Open jblang opened 2 years ago
This issue is stale because it has been open 90 days with no activity. Remove stale label or comment or this will be closed in 5 days. Maintainers can add the exempt-stale
label.
I'm a bit disappointed that this has not been triaged for over 90 days. It's a pretty serious issue with the potential to knock out DNS for an entire k8s cluster. It caused a production outage for us.
I removed the stale, I recall a few DNS updates upcoming in 2.0 - @leonardo-albertovich any settings you know of?
@jblang would you be able to contribute a retry mechanism?
I'll take a look when I get a chance and see what I can do.
I can confirm that this is still an issue in FB 2.0.6. We had another outage after upgrading from 1.9.5. We have also changed Retry_Limit
from no_limit
to 3
, but it didn't have any effect. Retries back off exponentially and chunks are dropped after 3 tries, but initial send of new chunks are attempted immediately even if attempts to send previous chunks have all failed.
That this lack of global backoff triggers a DNS storm is really a side-effect.
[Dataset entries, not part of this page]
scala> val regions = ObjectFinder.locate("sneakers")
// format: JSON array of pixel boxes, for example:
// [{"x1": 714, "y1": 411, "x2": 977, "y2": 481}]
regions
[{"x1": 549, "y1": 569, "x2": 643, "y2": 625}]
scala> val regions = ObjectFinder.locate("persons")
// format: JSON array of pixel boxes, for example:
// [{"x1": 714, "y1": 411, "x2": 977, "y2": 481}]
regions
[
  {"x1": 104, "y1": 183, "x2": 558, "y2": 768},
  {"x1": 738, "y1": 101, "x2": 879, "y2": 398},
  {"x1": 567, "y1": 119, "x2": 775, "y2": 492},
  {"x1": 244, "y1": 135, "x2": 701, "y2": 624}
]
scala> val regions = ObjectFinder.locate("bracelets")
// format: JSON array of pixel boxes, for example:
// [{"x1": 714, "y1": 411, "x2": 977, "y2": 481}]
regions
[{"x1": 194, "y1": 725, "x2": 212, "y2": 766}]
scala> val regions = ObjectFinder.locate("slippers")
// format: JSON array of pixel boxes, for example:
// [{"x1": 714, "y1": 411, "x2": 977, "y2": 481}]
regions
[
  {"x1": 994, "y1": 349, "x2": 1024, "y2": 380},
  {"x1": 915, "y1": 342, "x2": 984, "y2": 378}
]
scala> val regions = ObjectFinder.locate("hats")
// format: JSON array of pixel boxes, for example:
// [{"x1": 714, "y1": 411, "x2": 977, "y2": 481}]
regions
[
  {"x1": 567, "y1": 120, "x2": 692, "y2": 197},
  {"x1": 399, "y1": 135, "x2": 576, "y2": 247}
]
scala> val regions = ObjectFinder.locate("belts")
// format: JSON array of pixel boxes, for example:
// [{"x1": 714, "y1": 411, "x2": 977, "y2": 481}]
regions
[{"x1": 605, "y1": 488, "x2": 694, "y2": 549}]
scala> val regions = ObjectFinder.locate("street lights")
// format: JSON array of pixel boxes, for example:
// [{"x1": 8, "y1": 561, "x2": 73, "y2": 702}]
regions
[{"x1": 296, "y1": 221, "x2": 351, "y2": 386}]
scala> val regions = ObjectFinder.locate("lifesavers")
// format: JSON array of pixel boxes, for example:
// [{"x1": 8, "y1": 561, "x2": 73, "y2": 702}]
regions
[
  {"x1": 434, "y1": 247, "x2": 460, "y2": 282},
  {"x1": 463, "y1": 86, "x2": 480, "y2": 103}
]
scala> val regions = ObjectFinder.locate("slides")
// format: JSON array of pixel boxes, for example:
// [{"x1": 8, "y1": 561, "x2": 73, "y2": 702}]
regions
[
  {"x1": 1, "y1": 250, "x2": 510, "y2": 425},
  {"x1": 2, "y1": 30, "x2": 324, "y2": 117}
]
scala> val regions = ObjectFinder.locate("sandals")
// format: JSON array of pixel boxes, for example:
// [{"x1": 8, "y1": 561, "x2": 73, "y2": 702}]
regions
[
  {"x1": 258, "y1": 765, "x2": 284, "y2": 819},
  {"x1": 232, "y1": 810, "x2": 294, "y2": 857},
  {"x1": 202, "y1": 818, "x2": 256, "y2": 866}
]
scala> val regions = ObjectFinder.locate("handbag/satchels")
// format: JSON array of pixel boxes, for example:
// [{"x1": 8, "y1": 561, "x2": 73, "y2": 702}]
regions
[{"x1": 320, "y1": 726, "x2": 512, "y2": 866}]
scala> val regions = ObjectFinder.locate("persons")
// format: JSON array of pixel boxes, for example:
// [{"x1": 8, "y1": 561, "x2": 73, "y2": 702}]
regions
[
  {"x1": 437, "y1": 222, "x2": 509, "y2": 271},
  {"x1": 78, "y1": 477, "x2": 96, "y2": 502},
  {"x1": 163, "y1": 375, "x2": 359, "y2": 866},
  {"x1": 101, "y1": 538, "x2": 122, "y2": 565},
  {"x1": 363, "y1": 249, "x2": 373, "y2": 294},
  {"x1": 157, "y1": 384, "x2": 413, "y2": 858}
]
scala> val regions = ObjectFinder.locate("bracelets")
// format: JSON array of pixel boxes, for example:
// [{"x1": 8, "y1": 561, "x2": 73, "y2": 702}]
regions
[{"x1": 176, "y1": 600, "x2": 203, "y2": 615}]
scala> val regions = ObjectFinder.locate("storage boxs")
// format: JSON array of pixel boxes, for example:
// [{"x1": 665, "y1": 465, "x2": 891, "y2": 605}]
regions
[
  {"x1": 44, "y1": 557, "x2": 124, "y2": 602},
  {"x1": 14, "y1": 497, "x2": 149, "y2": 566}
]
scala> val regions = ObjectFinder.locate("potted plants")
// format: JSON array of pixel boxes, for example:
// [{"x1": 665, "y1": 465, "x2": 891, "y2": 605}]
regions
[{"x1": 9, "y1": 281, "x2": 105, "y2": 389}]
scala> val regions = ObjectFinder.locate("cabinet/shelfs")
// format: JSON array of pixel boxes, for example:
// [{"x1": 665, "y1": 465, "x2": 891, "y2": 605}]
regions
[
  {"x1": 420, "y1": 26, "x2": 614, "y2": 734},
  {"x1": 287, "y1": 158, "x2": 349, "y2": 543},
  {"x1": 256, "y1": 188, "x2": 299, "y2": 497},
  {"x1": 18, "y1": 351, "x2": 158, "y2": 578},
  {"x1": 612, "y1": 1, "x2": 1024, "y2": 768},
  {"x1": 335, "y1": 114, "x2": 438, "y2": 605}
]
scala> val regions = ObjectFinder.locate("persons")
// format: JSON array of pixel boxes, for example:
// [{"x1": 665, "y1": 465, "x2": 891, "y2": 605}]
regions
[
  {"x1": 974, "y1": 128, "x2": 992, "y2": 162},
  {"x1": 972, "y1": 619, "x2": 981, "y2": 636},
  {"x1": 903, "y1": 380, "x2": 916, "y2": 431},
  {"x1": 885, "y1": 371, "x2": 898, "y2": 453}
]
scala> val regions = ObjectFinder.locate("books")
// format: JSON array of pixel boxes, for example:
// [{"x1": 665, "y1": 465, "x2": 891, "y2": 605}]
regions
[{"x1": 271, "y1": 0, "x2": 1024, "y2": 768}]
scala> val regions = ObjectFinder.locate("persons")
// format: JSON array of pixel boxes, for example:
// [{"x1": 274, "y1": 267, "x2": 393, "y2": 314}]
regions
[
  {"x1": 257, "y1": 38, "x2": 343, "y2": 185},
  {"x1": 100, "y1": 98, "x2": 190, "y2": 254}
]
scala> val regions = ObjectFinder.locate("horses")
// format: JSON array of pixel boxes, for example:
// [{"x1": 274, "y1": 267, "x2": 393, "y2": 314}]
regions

However, I'm wondering if enabling keepalive might reduce the number of times connections are established and therefore the number of DNS requests.
This issue is stale because it has been open 90 days with no activity. Remove stale label or comment or this will be closed in 5 days. Maintainers can add the exempt-stale
label.
I'm sorry, I totally missed this. For the moment, the only workaround would be setting dns.resolver
to LEGACY
in the SERVICE
section or net.dns.resolver
to LEGACY
in each output plugin if setting it globally would interfere with other plugins.
I marked this as exempt-stale so we can leave it open until it doesn't slip through the cracks again.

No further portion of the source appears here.